So unterstützen Sie als Betriebsrat beim Thema Kündigung

Ob einvernehmlich oder völlig überraschend: Geht es um eine (mögliche) Beendigung des Arbeitsverhältnisses, sind bestimmte Informationen manchmal entscheidend wichtig. In einer Notsituation einen kühlen Kopf zu bewahren – auch dabei kann man als Betriebsrat den Kollegen im Betrieb helfen. Der Kündigungsschutz ist ein wichtiges und oft auch weites Feld für Betriebsräte. Denn zu diesem Thema ist man immer gefragt.

Julia Friedrich | ifb

Stand:  16.1.2024
Lesezeit:  03:15 min

Kündigungsform und -frist: Was sind typische Formfehler?

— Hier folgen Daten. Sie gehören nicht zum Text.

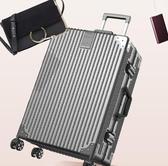 行李箱22寸ins網紅鋁框24學生萬向輪20寸小型潮男女密碼旅行拉桿 全館免運 快速出貨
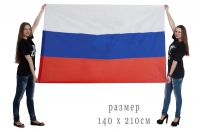 Флаг России 140х210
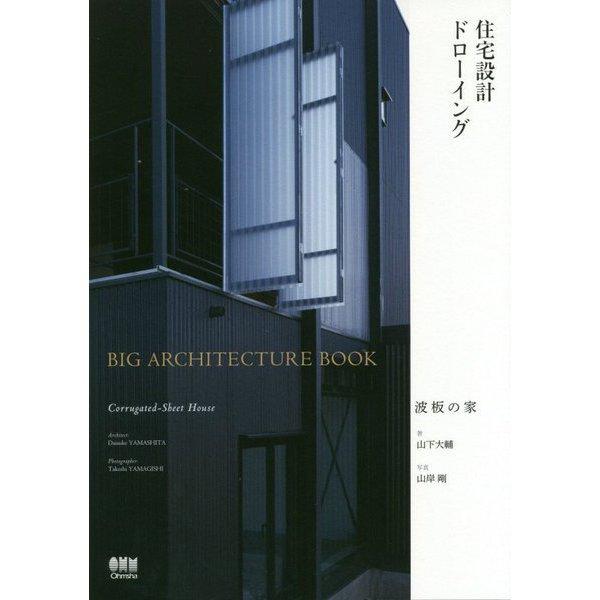 住宅設計ドローイング BIG ARCHITECTURE BOOK 波板の家 [単行本]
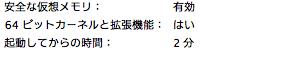 スクリーンショット 2011-09-01 6.50.42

Beim Ausspruch einer Kündigung müssen bestimmte gesetzliche Formvorschriften und Fristen eingehalten werden. Einige formelle Fehler können sogar dazu führen, dass die Kündigung unwirksam ist. Das bedeutet, dass nicht jede ausgesprochene Kündigung auch zur Beendigung des Arbeitsverhältnisses führen muss. Allerdings schützen Formfehler oft nicht vor einer erneuten Kündigung.

Achtung:
Arbeitnehmer haben nur drei Wochen Zeit, um Kündigungsschutzklage zu erheben!

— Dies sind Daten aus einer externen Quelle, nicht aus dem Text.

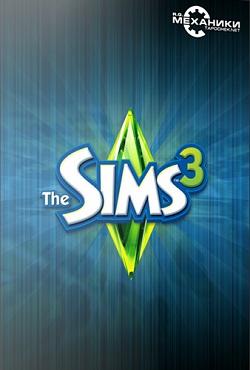 Sims 3 скачать со всеми дополнениями торрент механики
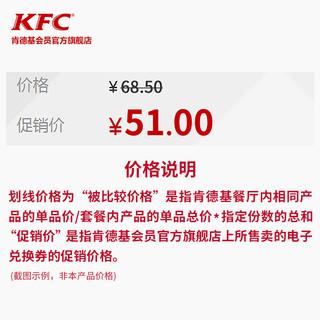 肯德基 热辣藤椒欢享餐(4-6人份)(赠蛋挞券、尾款可用购物券)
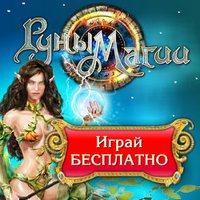 mmorpg игра Руны Магии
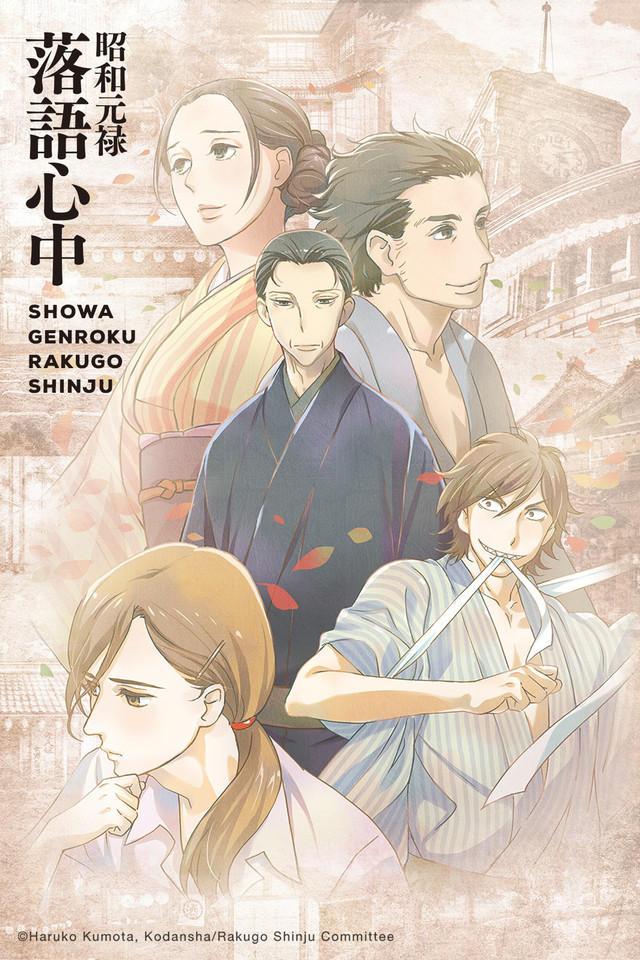 Plakat anime Shouwa Genroku Rakugo Shinjuu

Als Betriebsrat können Sie die Kollegen im Betrieb auf die kurze Klagefrist hinweisen. Denn bei einer Kündigung müssen Arbeitnehmer schnell handeln! Um die Wirksamkeit der Kündigung überprüfen zu lassen, muss rechtzeitig beim zuständigen Arbeitsgericht Klage erhoben werden.

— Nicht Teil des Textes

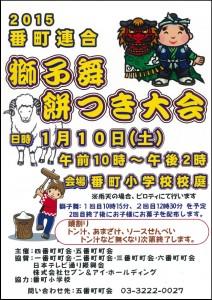 20150110bancho_mochitsuki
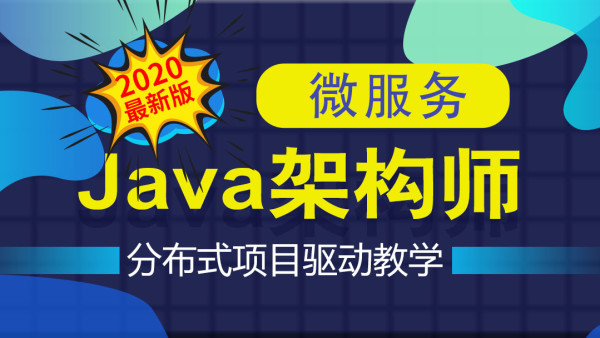 Java互联网架构师之路/微服务/高性能/分布式/底层源码/高并发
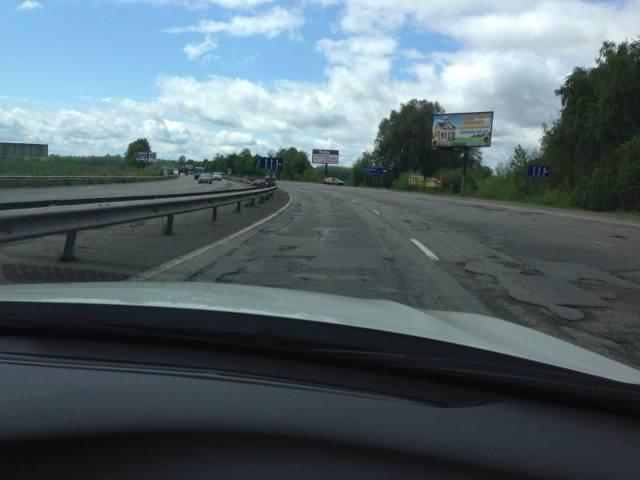 Дырки на дороге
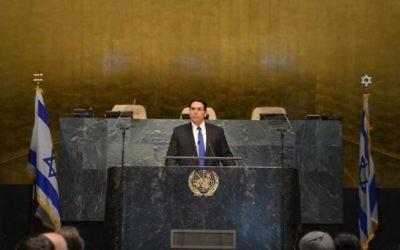 L'ambassadeur israélien à l'ONU, Danny Danon, à la conférence anti-BDS à l'Assemblée générale de l'ONU, le 31 mai 2016. (Crédit : Shahar Azran)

Voraussetzungen einer wirksamen Kündigungserklärung

Die Kündigungserklärung von Arbeitgeber bzw. Arbeitnehmer löst die Beendigung des Arbeitsverhältnisses für die Zukunft aus. Deshalb muss auch klar zum Ausdruck kommen, dass diese Beendigung gewollt ist, ohne zwingend das Wort „Kündigung“ zu erwähnen. Bis auf wenige Ausnahmen ist es auch nicht nötig, in der Kündigungserklärung den Grund oder die Gründe anzugeben. Die Gründe müssen lediglich nachweisbar bei der Erklärung vorgelegen haben.

Wichtig für den Betriebsrat!
Dem Betriebsrat muss der Arbeitgeber jedoch nach § 102 Abs. 1 S. 2 BetrVG immer die Gründe für die Kündigung mitteilen.

Schriftform der Kündigung

Eine Kündigung muss stets schriftlich mit einer Original-Unterschrift erfolgen. Das bedeutet, Faxe, E-Mails, Kopien, auch farbige PDF-Kopien, reichen nicht aus. Hier passieren in der Praxis immer wieder Fehler.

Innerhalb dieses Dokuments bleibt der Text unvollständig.